### [Exercise prompt]
Your copy should contain exactly the lines from the one that holds "In the image, how" through the end of the material, reproduced as written, with no pictures.

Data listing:
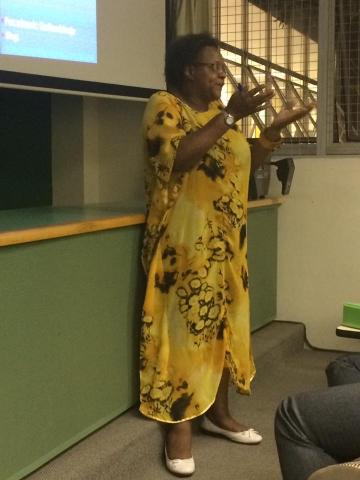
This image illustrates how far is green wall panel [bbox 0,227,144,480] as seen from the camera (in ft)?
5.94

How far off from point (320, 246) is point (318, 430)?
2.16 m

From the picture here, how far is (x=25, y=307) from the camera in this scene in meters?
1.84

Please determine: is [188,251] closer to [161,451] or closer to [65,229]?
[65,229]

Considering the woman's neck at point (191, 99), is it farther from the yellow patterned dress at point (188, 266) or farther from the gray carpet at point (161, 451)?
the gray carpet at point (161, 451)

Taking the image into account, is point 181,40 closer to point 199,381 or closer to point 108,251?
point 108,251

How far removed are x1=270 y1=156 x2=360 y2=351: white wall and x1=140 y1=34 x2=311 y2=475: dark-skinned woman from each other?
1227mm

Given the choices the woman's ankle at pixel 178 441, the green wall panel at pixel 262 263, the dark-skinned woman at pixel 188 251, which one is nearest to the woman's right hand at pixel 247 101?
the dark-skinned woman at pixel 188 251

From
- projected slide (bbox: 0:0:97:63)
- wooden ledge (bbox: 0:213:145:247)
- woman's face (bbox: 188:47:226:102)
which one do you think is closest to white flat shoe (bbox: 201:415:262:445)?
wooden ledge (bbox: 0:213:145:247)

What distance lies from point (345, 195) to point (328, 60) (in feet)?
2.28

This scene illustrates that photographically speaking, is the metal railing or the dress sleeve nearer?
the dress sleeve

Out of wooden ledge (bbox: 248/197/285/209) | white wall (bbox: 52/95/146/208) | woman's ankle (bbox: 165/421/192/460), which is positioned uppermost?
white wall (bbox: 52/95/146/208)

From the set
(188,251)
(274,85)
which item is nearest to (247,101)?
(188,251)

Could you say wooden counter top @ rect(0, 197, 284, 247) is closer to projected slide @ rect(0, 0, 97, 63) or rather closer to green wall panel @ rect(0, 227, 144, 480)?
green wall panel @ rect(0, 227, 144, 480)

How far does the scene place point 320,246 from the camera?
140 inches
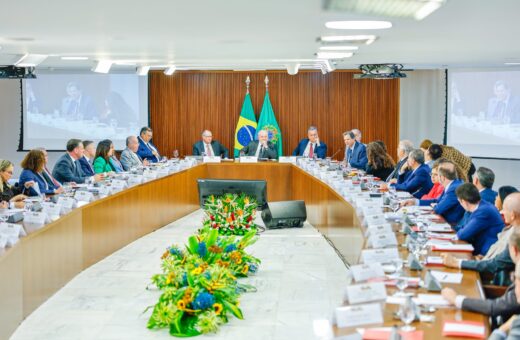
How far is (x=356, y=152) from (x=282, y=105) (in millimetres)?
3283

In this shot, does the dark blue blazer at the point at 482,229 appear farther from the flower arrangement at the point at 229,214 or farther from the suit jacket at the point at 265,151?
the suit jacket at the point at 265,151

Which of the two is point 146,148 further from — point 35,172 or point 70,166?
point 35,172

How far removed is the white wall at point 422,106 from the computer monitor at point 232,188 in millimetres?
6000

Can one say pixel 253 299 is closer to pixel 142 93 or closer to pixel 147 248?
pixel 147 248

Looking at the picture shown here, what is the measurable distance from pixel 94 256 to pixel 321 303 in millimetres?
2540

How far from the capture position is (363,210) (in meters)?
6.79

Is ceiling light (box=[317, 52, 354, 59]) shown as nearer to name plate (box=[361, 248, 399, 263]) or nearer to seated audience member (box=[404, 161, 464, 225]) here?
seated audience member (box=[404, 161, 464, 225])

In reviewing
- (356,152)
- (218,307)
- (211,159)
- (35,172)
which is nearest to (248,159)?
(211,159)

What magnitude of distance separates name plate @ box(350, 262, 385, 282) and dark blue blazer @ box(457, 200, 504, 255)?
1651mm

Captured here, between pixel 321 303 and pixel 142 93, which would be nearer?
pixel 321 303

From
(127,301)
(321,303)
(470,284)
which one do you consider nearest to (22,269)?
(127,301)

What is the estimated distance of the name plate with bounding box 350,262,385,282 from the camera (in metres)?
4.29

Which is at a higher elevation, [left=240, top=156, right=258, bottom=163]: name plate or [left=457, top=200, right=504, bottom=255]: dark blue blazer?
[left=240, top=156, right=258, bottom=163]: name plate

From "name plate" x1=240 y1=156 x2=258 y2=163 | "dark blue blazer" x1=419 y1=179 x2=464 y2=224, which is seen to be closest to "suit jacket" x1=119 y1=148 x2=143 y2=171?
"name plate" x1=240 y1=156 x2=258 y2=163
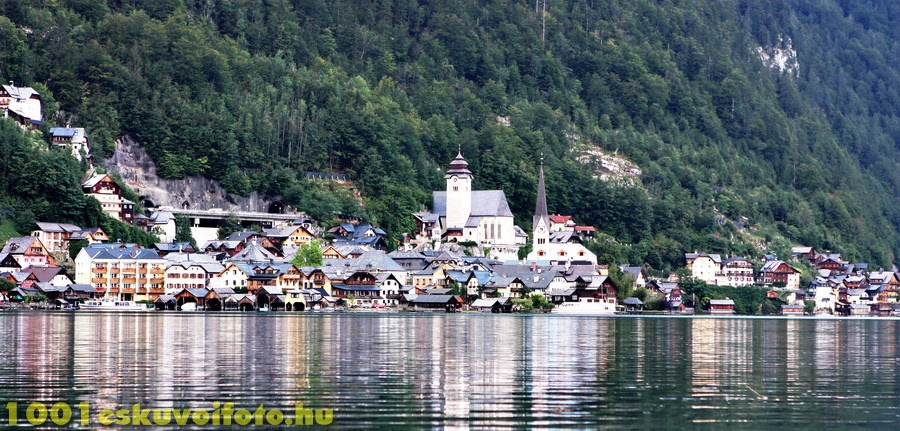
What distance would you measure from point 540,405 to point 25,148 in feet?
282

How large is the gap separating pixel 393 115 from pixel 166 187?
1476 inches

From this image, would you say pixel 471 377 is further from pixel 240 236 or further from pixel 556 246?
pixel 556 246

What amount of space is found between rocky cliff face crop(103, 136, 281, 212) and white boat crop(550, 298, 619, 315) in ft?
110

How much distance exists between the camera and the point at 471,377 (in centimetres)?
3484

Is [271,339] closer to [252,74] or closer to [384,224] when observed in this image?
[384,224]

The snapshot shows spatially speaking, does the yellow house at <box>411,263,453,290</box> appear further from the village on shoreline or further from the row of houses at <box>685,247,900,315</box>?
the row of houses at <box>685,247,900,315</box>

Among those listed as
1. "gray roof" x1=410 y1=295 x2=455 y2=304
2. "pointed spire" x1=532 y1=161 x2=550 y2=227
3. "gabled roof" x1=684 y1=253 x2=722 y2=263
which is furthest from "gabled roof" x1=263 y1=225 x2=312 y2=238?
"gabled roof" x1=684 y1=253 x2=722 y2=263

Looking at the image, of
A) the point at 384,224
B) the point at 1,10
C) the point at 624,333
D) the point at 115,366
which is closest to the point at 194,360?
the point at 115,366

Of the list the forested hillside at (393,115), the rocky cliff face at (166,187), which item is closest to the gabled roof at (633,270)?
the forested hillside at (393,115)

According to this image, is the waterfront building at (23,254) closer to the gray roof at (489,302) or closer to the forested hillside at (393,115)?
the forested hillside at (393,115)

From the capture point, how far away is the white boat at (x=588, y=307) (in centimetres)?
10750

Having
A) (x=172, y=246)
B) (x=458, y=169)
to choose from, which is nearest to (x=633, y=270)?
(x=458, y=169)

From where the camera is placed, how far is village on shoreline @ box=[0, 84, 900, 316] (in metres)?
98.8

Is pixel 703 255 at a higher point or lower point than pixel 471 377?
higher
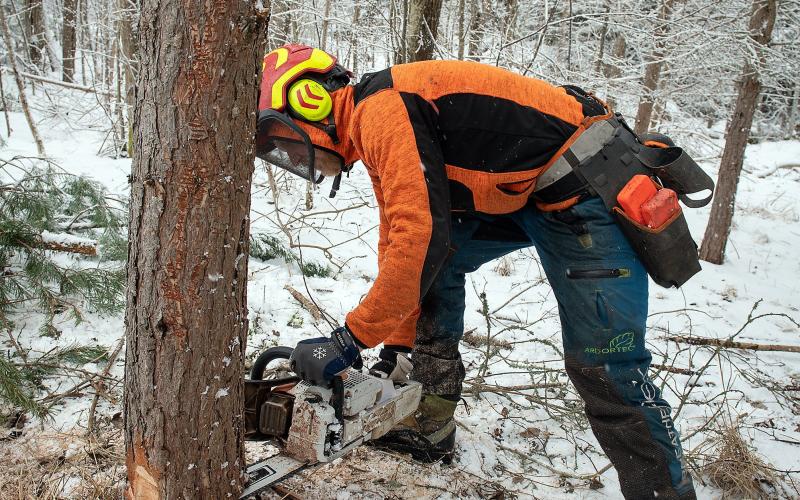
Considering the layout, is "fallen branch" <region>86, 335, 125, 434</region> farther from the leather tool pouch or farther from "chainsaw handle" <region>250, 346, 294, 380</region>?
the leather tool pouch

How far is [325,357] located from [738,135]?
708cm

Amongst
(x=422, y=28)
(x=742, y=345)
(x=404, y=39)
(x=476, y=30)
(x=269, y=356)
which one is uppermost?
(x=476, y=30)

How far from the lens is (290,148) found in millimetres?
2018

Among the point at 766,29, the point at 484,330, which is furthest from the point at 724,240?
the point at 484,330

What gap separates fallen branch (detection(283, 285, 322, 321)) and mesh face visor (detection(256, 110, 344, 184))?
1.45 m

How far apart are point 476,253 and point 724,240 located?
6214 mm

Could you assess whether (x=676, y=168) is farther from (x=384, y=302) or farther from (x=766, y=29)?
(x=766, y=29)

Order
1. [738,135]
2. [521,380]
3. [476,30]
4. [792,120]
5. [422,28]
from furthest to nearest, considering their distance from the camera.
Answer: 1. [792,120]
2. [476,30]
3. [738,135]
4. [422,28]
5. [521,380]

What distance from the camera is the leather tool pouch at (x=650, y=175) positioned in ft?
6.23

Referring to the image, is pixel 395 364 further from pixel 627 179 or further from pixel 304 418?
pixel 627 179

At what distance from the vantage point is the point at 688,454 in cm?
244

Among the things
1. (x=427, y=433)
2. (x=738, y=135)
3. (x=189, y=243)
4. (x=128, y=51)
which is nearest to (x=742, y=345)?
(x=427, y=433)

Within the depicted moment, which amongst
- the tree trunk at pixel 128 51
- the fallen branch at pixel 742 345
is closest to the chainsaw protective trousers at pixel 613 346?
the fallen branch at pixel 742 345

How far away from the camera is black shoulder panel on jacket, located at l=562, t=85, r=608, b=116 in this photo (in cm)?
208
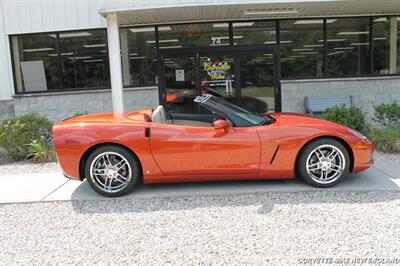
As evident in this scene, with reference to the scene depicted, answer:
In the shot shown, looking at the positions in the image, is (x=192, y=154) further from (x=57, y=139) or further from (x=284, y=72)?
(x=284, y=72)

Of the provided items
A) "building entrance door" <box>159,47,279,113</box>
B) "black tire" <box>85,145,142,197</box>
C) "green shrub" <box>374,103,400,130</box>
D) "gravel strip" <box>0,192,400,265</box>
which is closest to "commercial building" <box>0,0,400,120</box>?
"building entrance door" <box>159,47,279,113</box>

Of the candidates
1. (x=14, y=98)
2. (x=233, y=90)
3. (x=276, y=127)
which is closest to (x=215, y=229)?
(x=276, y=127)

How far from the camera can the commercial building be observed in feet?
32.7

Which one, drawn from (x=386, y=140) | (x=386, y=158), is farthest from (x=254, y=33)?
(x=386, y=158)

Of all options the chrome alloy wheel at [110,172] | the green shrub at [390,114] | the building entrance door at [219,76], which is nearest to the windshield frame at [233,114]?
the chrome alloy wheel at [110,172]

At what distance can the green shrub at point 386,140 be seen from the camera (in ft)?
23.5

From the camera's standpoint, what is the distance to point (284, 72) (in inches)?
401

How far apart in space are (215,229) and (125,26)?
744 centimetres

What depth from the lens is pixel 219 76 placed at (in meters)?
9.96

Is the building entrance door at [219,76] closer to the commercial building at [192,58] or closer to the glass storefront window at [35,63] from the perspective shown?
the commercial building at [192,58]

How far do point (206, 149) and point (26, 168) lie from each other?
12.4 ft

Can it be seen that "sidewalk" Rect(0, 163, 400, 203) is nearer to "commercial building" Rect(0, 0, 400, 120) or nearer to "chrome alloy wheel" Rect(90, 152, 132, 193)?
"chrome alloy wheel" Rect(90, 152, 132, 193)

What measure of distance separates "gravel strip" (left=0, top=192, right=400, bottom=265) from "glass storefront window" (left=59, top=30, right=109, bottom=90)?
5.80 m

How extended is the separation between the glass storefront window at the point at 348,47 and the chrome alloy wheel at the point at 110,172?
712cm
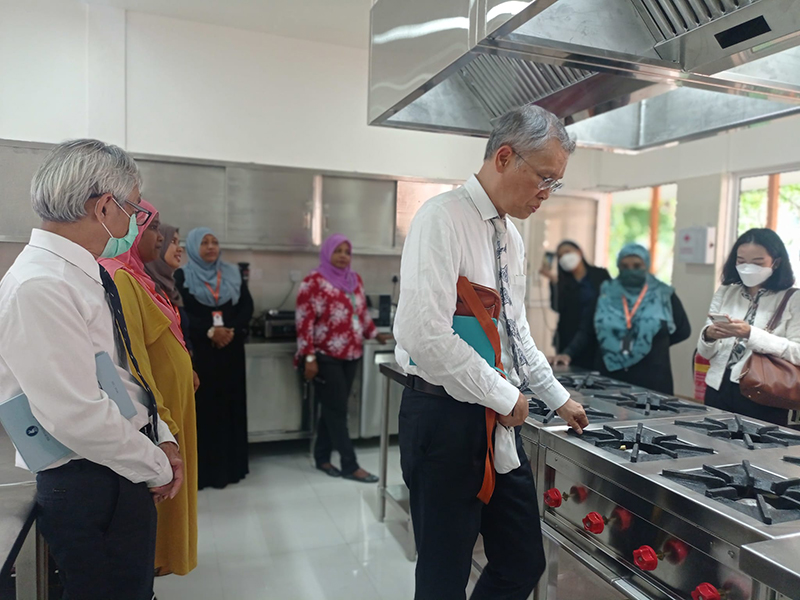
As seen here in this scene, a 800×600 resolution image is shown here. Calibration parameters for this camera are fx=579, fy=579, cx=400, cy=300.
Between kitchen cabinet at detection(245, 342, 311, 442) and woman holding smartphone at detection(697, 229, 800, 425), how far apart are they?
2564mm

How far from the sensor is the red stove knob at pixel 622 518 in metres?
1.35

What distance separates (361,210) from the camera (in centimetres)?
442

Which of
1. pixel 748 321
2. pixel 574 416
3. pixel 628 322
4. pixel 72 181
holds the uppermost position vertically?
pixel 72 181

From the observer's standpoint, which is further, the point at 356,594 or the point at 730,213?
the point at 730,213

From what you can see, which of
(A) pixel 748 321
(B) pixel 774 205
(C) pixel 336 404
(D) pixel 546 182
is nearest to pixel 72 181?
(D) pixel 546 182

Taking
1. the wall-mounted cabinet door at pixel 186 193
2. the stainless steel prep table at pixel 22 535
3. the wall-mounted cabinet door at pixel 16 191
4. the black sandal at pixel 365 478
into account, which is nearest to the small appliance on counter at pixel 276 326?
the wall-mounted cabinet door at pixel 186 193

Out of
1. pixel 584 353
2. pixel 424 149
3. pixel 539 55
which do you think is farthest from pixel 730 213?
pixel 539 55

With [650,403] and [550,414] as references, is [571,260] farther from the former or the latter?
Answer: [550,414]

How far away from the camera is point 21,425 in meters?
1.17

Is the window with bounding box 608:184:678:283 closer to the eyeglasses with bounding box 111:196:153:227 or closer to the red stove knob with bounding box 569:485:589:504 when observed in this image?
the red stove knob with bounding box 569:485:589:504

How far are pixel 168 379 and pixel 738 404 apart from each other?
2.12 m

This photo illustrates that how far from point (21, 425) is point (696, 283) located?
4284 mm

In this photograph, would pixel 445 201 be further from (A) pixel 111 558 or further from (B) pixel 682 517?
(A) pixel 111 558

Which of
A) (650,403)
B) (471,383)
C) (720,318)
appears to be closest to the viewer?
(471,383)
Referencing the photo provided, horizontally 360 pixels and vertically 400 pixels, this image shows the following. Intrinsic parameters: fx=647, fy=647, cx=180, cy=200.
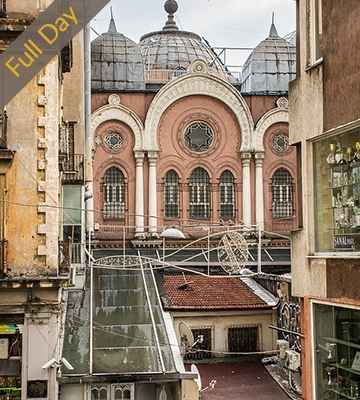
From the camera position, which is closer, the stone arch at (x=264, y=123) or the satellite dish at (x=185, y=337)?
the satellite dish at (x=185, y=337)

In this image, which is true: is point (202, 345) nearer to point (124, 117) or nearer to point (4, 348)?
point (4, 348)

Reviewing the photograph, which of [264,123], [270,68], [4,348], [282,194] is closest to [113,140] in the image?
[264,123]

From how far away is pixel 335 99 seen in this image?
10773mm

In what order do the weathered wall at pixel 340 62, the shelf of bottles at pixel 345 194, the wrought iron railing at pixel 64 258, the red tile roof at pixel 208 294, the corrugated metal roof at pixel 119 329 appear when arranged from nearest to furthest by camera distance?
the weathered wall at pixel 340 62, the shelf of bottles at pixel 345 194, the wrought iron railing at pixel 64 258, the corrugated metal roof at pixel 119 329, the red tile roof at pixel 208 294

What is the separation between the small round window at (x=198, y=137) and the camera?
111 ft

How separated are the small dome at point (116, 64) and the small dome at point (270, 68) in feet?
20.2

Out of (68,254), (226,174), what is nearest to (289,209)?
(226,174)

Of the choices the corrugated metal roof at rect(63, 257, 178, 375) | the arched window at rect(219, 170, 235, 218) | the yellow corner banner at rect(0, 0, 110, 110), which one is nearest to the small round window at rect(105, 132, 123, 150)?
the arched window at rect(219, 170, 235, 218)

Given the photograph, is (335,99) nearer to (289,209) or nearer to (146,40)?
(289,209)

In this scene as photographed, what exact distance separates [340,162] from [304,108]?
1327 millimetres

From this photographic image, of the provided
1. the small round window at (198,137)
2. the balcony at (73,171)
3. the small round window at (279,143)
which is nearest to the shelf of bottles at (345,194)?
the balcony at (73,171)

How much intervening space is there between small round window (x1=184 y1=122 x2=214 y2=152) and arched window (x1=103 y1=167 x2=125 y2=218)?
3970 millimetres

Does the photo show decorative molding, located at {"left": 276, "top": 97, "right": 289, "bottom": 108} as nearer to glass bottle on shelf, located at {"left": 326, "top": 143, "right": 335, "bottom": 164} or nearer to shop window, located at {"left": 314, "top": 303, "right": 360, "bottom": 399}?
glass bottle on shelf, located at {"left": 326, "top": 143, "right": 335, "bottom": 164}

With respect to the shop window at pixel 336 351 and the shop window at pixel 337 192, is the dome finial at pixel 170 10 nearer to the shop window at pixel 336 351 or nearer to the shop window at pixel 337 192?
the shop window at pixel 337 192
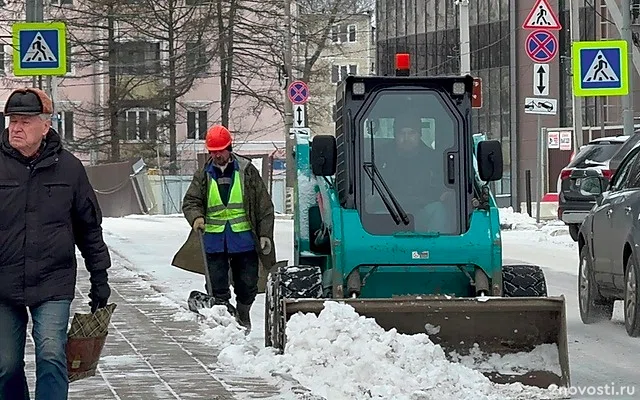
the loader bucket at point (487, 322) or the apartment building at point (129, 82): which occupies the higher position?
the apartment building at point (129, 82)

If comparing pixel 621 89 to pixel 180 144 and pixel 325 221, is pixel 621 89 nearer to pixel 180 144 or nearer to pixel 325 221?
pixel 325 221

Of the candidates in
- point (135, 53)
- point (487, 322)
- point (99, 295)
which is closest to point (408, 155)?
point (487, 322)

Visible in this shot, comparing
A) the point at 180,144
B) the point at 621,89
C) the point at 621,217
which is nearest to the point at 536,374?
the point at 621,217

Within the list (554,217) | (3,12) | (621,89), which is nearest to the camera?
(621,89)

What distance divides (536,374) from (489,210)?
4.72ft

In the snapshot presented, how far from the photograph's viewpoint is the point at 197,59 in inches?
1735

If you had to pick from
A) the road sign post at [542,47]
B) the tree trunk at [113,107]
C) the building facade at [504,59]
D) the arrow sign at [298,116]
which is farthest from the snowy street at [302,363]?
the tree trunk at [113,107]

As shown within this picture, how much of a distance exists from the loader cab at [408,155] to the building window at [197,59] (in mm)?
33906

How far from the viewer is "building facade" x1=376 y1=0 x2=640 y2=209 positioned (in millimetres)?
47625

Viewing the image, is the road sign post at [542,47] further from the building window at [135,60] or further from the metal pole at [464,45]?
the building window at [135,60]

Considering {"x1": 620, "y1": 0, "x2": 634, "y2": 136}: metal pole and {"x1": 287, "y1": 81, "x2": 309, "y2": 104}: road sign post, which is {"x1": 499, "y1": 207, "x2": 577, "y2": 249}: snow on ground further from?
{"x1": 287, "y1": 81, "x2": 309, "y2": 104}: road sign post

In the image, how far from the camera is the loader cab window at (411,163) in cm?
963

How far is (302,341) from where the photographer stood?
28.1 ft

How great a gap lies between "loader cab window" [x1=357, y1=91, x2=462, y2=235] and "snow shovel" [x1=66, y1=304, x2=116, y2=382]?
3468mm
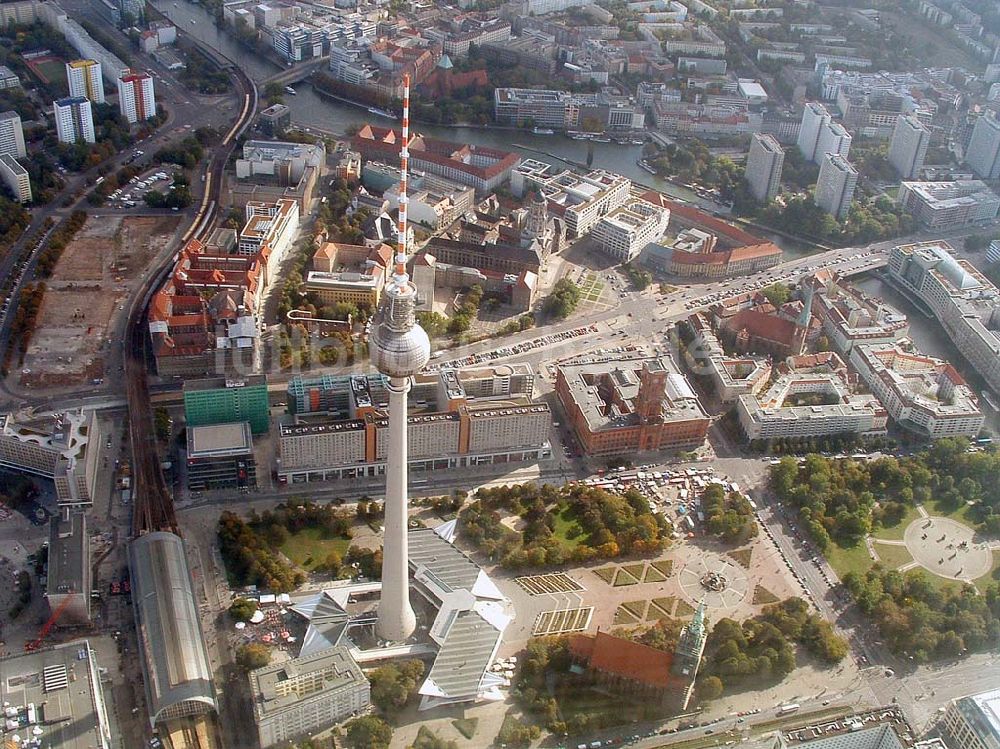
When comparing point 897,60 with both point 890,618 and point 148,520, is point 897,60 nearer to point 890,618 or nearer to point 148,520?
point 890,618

### [Worked answer]
In the image, how far from the camera is the loader cab window at (411,163) in cm?
963

How far is (302,341) from where the photographer stood?
28.1 ft

How great a gap lies between "loader cab window" [x1=357, y1=91, x2=462, y2=235] and "snow shovel" [x1=66, y1=304, x2=116, y2=382]?
3468mm
When comparing point 897,60 with both point 890,618 and point 148,520, is point 897,60 nearer to point 890,618 or nearer to point 148,520?
point 890,618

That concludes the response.